*** Records shown

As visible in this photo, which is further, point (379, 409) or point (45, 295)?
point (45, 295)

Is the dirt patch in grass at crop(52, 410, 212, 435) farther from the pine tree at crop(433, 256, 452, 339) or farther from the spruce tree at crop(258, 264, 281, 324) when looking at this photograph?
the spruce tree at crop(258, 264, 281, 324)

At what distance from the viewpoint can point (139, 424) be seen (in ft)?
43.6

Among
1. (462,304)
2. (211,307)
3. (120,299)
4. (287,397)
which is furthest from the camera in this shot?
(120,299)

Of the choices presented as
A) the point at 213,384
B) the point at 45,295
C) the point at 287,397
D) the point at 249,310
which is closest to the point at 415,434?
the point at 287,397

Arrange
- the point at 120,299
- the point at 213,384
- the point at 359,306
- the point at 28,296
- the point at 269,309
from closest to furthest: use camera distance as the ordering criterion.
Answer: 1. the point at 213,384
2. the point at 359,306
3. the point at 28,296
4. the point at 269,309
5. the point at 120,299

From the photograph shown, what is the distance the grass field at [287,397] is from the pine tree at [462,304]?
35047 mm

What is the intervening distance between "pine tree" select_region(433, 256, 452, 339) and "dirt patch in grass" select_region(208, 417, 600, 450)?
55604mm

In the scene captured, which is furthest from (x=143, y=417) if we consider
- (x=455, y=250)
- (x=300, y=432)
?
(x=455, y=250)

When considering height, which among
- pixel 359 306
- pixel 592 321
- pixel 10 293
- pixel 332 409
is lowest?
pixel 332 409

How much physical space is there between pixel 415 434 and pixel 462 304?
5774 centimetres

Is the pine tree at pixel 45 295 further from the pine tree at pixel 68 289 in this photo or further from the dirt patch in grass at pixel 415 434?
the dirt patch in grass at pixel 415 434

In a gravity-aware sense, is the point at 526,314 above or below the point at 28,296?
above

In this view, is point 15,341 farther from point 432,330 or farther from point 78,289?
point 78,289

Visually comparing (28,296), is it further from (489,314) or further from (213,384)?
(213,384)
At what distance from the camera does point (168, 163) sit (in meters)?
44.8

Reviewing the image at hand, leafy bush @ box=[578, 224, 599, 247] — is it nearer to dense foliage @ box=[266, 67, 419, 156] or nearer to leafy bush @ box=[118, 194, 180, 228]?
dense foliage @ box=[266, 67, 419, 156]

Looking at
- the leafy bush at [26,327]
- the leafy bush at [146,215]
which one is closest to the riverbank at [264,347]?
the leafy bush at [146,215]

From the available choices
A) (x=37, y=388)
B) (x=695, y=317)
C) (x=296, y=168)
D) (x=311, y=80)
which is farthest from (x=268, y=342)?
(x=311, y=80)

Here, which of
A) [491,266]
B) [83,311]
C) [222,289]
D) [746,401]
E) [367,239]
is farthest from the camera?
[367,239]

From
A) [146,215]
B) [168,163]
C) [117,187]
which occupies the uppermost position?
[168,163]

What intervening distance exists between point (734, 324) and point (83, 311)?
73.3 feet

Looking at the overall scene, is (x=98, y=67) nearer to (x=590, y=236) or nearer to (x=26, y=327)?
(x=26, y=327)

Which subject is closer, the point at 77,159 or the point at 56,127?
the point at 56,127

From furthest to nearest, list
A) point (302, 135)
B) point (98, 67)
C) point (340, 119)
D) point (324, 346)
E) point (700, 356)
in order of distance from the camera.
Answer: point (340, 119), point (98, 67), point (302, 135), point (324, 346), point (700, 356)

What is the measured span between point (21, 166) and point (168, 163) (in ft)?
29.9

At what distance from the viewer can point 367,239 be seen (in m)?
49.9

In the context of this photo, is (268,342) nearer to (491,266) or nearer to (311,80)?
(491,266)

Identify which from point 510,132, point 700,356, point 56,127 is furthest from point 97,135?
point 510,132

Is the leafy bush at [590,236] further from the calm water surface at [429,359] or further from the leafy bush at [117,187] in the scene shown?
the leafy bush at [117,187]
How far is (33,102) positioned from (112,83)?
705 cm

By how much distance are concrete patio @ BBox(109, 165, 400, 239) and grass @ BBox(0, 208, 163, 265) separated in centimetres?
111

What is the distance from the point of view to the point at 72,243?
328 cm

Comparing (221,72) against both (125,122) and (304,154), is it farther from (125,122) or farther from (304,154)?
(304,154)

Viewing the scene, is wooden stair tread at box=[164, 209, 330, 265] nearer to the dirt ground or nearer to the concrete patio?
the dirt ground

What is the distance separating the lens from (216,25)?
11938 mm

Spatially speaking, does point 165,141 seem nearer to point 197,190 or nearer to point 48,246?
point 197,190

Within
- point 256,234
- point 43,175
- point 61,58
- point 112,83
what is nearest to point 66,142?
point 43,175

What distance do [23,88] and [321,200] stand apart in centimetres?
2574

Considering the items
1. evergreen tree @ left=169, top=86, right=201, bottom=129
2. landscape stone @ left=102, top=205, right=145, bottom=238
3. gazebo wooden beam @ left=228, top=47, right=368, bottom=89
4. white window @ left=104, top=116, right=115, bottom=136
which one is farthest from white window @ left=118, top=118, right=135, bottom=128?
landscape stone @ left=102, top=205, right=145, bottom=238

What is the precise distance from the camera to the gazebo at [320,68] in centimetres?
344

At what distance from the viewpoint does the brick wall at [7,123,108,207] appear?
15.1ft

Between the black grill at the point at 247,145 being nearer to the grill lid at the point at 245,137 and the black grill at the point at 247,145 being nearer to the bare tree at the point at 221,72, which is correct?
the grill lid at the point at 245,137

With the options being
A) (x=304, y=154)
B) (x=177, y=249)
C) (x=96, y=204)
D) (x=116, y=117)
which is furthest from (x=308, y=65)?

******

Reproduce verbatim the rows above, from the line with "Here, which of" up to and including the line with "Answer: point (340, 119), point".

Response:
Here, which of
A) [491,266]
B) [83,311]
C) [222,289]
D) [746,401]
E) [367,239]
is farthest from the camera?
[367,239]

From
A) [146,215]
B) [168,163]
C) [117,187]
which occupies the uppermost position?
[168,163]

What intervening distance exists between point (734, 324) and point (83, 311)?
73.3 feet

Looking at the overall scene, is (x=98, y=67) nearer to (x=590, y=236) or nearer to (x=26, y=327)?
(x=26, y=327)

Which subject is closer, the point at 77,159 or the point at 56,127?
the point at 56,127

From furthest to nearest, list
A) point (302, 135)
B) point (98, 67)
C) point (340, 119)
D) point (324, 346)
E) point (700, 356)
in order of distance from the camera.
Answer: point (340, 119), point (98, 67), point (302, 135), point (324, 346), point (700, 356)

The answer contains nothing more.